5 Conformément à l’art. 3, al. 1, let. o de la Loi fédérale contre la publicité déloyale (LPD), l’envoi de la publicité de masse par SMS, comme dans le cas d’espèce, n’est licite qu’après avoir requis le consentement préalable du titulaire du numéro de téléphone («opt-in»). Mais la partie défenderesse n’a pas soumis la moindre pièce justificative qui confirmerait son allégation selon laquelle la partie plaignante se serait inscrite avec le numéro de téléphone en question sur le site web de la partie défenderesse et qu’elle aurait ainsi déclaré son consentement. Dès lors, l’allégation de la partie défenderesse demeure non prouvée, raison pour laquelle il y a lieu de considérer l’envoi de ce SMS comme illicite au sens de la disposition précitée.

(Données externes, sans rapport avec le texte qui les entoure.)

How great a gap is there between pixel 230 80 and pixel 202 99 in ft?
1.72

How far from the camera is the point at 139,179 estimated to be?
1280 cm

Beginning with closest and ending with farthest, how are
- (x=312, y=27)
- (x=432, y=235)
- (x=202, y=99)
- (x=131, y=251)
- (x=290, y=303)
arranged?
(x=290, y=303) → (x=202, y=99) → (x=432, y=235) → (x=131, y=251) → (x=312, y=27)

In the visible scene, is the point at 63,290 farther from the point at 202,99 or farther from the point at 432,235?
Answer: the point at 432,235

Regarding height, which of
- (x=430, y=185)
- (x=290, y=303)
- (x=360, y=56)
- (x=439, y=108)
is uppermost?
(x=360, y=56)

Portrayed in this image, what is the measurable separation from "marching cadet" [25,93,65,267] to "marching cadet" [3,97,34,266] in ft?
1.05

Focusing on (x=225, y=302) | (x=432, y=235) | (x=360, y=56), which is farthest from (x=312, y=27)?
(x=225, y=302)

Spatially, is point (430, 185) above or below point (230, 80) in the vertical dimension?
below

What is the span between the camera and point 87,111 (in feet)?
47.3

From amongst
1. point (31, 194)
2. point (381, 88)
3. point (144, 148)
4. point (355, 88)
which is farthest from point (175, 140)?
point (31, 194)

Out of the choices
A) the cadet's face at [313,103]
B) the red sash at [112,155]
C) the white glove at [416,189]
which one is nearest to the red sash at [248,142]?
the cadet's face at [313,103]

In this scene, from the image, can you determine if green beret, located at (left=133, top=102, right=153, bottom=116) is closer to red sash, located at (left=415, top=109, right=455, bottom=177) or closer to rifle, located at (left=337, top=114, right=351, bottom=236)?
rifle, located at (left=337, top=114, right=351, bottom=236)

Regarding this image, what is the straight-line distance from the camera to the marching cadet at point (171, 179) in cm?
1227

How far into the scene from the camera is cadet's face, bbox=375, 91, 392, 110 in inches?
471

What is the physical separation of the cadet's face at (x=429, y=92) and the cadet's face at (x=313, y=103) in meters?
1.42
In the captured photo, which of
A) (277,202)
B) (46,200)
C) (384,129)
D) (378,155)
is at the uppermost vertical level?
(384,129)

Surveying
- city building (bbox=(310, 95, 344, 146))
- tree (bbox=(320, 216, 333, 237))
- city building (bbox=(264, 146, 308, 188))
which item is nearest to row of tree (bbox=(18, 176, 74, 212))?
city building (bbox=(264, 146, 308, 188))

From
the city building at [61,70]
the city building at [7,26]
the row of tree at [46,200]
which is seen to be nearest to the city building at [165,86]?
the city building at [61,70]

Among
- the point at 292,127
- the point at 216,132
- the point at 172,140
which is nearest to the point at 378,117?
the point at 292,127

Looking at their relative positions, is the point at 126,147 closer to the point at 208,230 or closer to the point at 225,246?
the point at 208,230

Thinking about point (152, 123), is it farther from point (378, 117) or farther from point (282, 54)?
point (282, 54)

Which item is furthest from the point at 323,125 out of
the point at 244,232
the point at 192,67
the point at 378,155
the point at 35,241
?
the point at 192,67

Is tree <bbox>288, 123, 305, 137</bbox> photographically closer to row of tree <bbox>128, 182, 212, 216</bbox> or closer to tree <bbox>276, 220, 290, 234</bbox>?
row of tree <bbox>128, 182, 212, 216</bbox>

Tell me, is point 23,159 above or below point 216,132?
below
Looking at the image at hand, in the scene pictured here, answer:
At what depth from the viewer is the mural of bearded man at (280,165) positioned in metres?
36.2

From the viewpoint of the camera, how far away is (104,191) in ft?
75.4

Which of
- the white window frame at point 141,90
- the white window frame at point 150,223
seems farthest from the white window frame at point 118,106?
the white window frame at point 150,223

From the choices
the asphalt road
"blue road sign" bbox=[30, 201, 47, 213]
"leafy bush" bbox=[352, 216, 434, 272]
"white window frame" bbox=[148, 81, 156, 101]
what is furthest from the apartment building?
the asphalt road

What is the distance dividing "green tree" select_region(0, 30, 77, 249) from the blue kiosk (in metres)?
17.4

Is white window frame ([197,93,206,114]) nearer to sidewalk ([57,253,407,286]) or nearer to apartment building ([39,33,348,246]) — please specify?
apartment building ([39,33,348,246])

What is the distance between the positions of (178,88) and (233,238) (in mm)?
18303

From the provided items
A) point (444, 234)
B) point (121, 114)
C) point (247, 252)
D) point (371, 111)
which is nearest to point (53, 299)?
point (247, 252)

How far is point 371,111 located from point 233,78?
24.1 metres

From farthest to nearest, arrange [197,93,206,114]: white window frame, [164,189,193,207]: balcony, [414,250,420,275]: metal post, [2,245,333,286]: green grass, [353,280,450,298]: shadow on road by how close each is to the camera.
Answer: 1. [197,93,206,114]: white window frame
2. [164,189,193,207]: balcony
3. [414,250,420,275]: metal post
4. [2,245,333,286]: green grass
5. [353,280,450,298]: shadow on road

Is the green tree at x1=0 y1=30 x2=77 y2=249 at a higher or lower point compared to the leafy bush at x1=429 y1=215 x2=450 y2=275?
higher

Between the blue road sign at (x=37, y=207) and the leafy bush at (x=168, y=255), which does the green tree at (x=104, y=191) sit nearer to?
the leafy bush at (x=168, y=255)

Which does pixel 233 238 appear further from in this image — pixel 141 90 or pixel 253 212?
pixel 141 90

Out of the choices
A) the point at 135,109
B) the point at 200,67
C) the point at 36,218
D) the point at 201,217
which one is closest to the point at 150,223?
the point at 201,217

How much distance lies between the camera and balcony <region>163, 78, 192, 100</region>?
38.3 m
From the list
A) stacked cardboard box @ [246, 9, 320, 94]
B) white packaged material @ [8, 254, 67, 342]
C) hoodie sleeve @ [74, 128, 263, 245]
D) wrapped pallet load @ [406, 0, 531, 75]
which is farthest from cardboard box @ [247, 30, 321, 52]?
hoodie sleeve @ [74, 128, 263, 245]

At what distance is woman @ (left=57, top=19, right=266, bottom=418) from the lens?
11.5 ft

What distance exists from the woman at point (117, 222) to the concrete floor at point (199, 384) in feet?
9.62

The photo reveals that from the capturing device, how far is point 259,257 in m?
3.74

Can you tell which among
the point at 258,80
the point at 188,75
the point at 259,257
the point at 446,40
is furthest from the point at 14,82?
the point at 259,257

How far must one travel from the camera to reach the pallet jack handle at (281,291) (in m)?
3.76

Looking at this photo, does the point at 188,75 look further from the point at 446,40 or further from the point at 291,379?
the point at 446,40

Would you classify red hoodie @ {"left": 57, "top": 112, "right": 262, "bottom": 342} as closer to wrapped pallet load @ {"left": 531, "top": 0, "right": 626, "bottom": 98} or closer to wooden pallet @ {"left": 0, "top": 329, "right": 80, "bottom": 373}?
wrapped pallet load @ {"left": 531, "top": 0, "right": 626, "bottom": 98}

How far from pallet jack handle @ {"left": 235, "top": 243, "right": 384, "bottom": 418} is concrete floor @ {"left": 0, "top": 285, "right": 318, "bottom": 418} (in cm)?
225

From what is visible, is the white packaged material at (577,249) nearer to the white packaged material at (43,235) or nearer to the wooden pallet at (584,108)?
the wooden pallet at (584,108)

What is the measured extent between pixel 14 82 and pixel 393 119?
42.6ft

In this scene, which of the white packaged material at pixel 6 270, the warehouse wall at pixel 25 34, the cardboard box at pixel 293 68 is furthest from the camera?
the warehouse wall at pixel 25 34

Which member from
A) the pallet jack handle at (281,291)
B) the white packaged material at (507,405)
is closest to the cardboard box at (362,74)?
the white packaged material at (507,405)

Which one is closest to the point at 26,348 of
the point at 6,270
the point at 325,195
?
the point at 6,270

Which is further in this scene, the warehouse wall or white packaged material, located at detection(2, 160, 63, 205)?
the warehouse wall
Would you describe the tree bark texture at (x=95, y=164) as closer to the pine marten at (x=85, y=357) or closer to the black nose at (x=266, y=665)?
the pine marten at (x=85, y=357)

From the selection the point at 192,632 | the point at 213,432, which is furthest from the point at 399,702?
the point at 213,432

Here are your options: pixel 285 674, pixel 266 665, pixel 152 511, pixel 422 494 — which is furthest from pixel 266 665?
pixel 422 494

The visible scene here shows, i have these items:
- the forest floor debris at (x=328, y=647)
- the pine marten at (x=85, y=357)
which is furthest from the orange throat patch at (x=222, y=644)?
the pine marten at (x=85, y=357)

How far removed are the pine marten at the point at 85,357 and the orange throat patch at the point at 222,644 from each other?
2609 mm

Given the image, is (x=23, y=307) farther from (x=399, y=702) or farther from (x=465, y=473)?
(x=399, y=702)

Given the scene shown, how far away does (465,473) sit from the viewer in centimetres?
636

6 Conformément à l’art. 11b, al. 1 de l’Ordonnance fédérale sur l’indication des prix (OIP), les taxes facturées au moyen de SMS ne peuvent être prélevées qu’à condition que soient impérativement indiquées de manière clairement visible, avant l’activation du service, également sur les installations terminales mobiles, les informations sur: a. la taxe de base qui sera éventuellement perçue; b. le prix à payer par unité d‘information; c. la manière de procéder pour désactiver le service; d. le nombre maximum d’unité par minute.

7 Il ne ressort pas des documents déposés par les parties que la partie défenderesse se serait acquittée des obligations d’information précédemment décrites. Egalement pour les raisons précitées, la plainte doit être approuvée.

8 Les infractions à l’Ordonnance sur l’indication des prix peuvent être poursuivies d’office au niveau du droit pénal et peuvent être sanctionnées par une amende en espèces jusqu’à concurrence de CHF 20’000.- . Les infractions contre l’art. 23, al. 1, let. o OIP peuvent être poursuivies tant au niveau du droit pénal que du droit civil et peuvent être légalement sanctionnées par une amende en espèces ou par une peine privative de liberté de trois ans au plus (art. 23, al. 1 OIP).

Dispositiv

décide:

Il est recommandé à la partie défenderesse de renoncer à l’avenir à cette forme de jeux-concours publicitaires par SMS.

Dispositions modifiées depuis

Cette décision interprète des dispositions dont l’acte a depuis fait l’objet d’une nouvelle consolidation. Si l’article lui-même a changé n’est pas consigné.

  • Ordonnance sur l’indication des prix, Art. 11b et Art. 23 — lu dans la version du 1 juillet 2015; l’acte a été consolidé à nouveau le 1 janvier 2019, 1 janvier 2021, 27 avril 2021, 1 juillet 2021, 1 juillet 2022 et 1 janvier 2025.
  • Loi fédérale sur la protection des données, Art. 3 — lu dans la version du 1 janvier 2014; l’acte a été consolidé à nouveau le 1 mars 2019, 1 septembre 2023, 1 avril 2025 et 7 juillet 2025.